Yani yükselte yükselte, sadece, işsizlerimizin, eğitim düzeyini yükseltebildik o kadar.
İnsan gücü planlaması çok önemli bir şey ama aklımızın ucundan bile geçmiyor.
Tanımlanmış ve eğitimi yapılan meslek çeşitliliğini artırmak yerine, on binlerce, hatta yüz binlerce işsiz mezunu olan, fakültelere hala, her yıl, on binlerce öğrenci alıyoruz.

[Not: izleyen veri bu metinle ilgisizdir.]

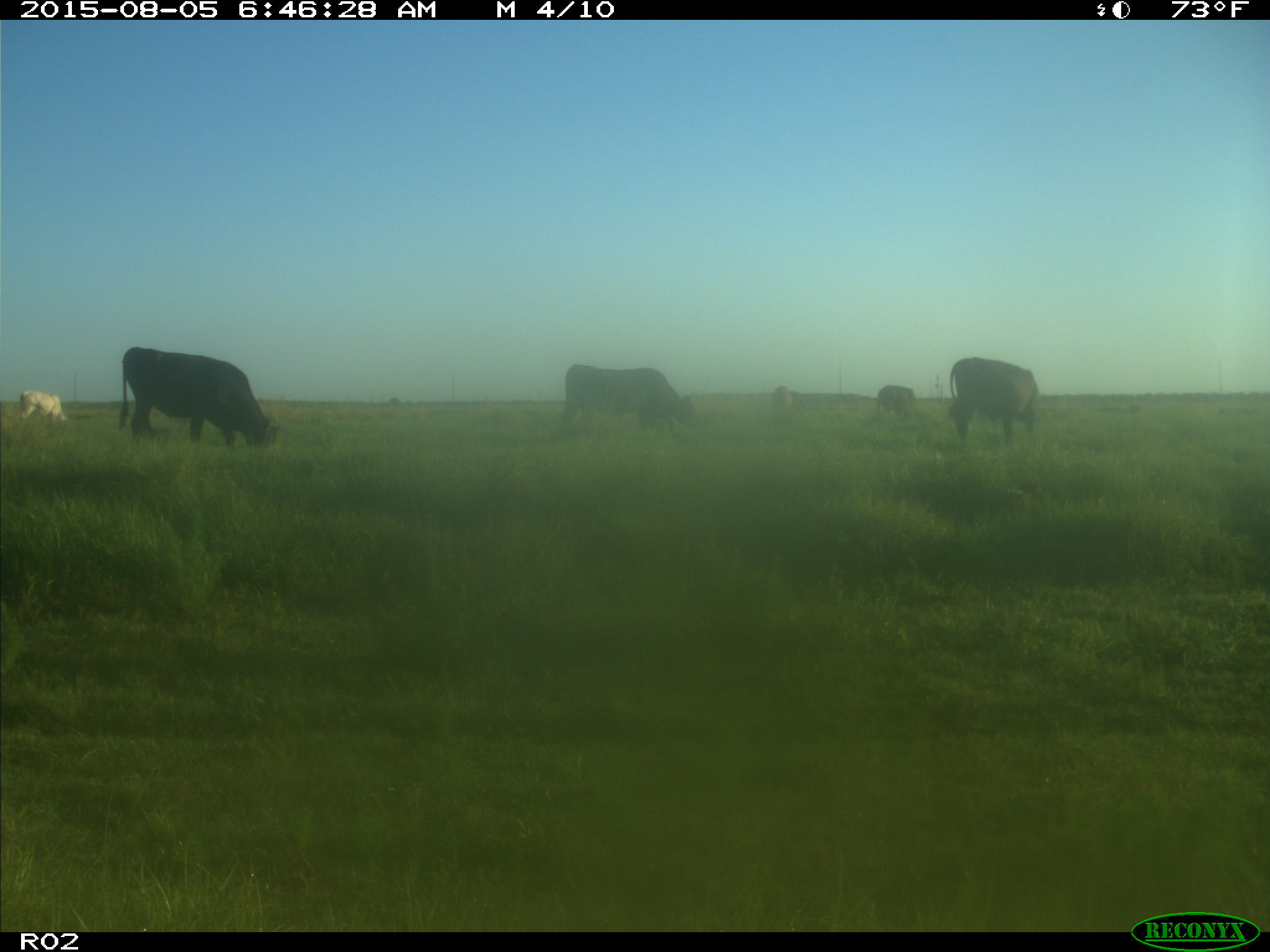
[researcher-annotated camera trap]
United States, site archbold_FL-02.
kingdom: Animalia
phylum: Chordata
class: Mammalia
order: Artiodactyla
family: Bovidae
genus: Bos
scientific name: Bos taurus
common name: domestic cow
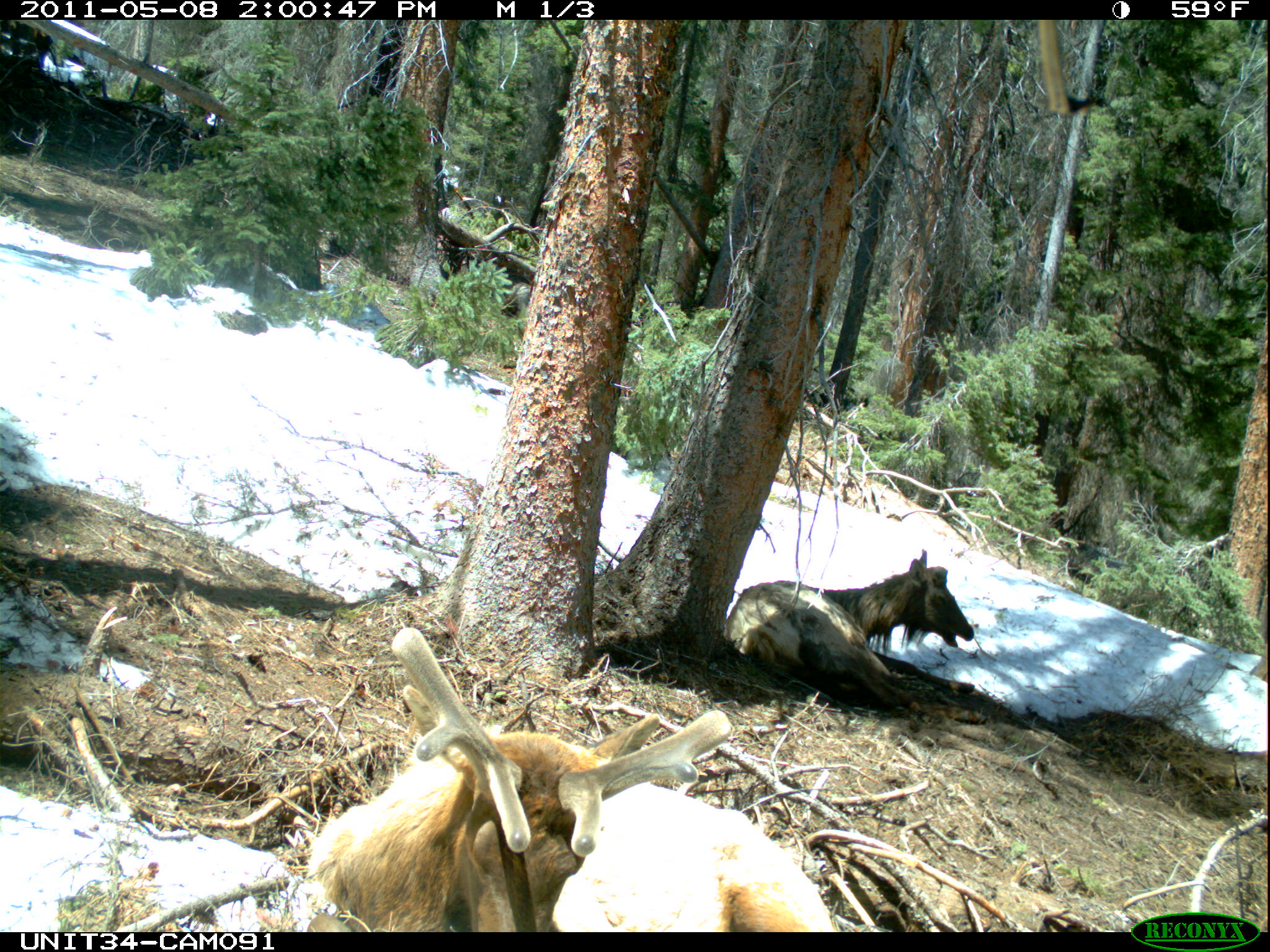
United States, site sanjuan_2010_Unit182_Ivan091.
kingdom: Animalia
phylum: Chordata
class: Mammalia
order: Artiodactyla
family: Cervidae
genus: Cervus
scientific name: Cervus elaphus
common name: red deer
Cervus elaphus (red deer).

Gençlerimizi, seviyor ve onların, dolayısıyla da ülkemizin geleceğini önemsiyorsak, ülkemizin kalkınma planları çerçevesinde yapılacak insan gücü planlamasını ve en önemlisi de, her bir öğrencinin ilgisini, yeteneğini ve hayallerini ciddiye almak zorundayız.
Hayal kurdurmak yetmez, onu gerçeğe dönüştürecek, ortamların da yaratılması gerekir.
Ve umuyoruz ki, artık bunun da zamanı gelmiştir!...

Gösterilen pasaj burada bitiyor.